What do marketers need to think about when it comes to ensuring they (and their partners) are using AI ethically?

Cameron: “AI can’t play by different rules than any other tool for data management, creative development, or marketing. That means that AI must adhere to data privacy and permission restrictions in the same way that any user or platform accessing that data must. AI runs on data and, if that data belongs to your donors, customers, or prospects, you have a responsibility to treat that data properly. Simply put, marketers using AI can’t pass the buck on important ethical and legal requirements any more than they could when using a non-AI application. There is massive opportunity with AI, but marketers have a responsibility to use any data or AI platforms in ethical and privacy-compliant ways.”

Hayley: “Marketers must stay informed about all regulations surrounding AI and continuously evaluate their data practices and those of their partners. Marketers should also consistently check to ensure that there are no biases being introduced by the AI to ensure that the solutions it’s helping produce are truly objective and accurate.”

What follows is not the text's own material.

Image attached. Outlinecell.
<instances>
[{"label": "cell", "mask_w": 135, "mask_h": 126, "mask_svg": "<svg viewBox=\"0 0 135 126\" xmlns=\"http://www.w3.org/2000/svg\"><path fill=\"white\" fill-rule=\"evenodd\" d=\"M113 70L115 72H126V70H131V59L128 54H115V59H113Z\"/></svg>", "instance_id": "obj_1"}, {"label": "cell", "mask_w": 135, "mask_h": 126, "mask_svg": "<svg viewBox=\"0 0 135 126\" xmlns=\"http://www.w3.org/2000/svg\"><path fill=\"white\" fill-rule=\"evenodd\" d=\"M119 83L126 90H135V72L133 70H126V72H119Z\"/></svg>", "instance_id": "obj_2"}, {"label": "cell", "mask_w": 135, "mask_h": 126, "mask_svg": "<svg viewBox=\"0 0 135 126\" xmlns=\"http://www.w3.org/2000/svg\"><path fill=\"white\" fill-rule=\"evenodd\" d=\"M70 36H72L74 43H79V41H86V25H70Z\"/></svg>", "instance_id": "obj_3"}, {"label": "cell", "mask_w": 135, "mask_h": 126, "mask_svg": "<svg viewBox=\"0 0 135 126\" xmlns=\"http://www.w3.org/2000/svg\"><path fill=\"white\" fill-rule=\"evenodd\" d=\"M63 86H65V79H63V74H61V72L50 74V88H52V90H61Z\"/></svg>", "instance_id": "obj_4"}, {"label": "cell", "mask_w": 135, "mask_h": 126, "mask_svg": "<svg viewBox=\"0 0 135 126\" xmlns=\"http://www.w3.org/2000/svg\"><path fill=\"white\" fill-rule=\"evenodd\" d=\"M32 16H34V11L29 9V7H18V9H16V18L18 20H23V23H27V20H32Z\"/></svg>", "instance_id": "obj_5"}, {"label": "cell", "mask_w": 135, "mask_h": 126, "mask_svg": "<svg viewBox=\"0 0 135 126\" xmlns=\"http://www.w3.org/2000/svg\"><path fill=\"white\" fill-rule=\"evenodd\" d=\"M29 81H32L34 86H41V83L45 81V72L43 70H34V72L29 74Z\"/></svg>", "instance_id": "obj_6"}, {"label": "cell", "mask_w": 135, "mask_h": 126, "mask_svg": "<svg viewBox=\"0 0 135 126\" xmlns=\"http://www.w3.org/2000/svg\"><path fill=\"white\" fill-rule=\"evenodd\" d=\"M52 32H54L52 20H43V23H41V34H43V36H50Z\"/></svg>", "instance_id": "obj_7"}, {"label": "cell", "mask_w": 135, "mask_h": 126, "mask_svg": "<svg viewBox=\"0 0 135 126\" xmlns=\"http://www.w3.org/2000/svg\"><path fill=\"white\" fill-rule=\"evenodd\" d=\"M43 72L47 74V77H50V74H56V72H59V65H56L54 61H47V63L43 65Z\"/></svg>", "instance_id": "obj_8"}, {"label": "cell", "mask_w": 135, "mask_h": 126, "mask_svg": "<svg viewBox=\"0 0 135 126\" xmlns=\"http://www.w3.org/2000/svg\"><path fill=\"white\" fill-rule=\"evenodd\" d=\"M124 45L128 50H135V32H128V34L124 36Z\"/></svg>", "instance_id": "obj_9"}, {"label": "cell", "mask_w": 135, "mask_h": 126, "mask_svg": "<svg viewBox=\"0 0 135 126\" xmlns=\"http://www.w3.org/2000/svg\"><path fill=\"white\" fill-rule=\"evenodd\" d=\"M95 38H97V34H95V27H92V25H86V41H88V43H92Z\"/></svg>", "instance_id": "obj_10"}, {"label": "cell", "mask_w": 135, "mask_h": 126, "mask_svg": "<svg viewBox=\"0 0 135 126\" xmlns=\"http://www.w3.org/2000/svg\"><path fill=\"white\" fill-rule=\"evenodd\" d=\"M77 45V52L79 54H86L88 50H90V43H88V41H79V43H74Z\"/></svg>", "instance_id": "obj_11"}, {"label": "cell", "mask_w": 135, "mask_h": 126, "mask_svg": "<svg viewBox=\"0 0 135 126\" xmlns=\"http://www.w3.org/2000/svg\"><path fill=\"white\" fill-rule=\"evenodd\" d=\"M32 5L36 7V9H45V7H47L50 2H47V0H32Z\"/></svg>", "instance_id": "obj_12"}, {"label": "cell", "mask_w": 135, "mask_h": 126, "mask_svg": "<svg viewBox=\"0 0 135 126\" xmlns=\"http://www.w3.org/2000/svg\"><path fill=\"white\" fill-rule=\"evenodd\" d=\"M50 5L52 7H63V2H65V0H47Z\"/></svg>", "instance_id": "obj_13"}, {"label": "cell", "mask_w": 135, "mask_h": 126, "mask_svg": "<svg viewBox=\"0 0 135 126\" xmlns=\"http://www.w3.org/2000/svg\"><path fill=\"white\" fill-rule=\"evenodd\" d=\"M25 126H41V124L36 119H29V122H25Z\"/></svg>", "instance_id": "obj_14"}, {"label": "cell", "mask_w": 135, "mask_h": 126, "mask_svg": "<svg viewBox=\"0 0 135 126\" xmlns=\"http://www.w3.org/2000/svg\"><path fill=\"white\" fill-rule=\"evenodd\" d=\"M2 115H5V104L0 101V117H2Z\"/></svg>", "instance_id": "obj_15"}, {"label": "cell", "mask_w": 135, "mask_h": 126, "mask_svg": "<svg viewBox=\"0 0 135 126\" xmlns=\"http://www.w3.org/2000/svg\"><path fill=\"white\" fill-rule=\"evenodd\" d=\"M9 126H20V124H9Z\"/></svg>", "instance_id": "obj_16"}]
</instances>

Will: “When considering any applications of AI, there must be awareness that these tools will only ‘know’ what we teach them and behave in the ways we instruct them. We must constantly consider how the outputs that these tools create will impact the human beings that we serve. From ensuring that the data that AI is founded on is accurate and unbiased to staying aware of AI’s limitations when it comes to issues such as copyright violation, we should strive to use AI in ways that reflect the best of humanity, not our shortcomings.”

Marketers using AI can’t pass the buck on important ethical and legal requirements any more than they could when using a non-AI application.

How do you foresee AI impacting the marketing landscape moving forward?

Cameron: “Like any tool, AI will continue to be shaped by the people who use it wisely and prove its utility in multiple marketing use cases. Marketers with real imagination who pioneer new, innovative ways to use AI ethically will make very impactful changes for their organizations and the industry as a whole.”

Hayley: “Marketing analytics will continue to advance as AI and machine learning methods improve. For Wiland, that means continuous improvement in the results that our AI-driven, predictively modeled audiences produce across all platforms and channels for our clients.”

Will: “The best marketers will quietly grow their AI capabilities to strengthen their brands—using AI tools to make themselves, their teams, and their organizations more effective. At Wiland, we will continue to leverage the best AI capabilities that help us improve how well we serve our clients in this world of exciting new possibilities—all with the highest ethical standards at the core of our practices.”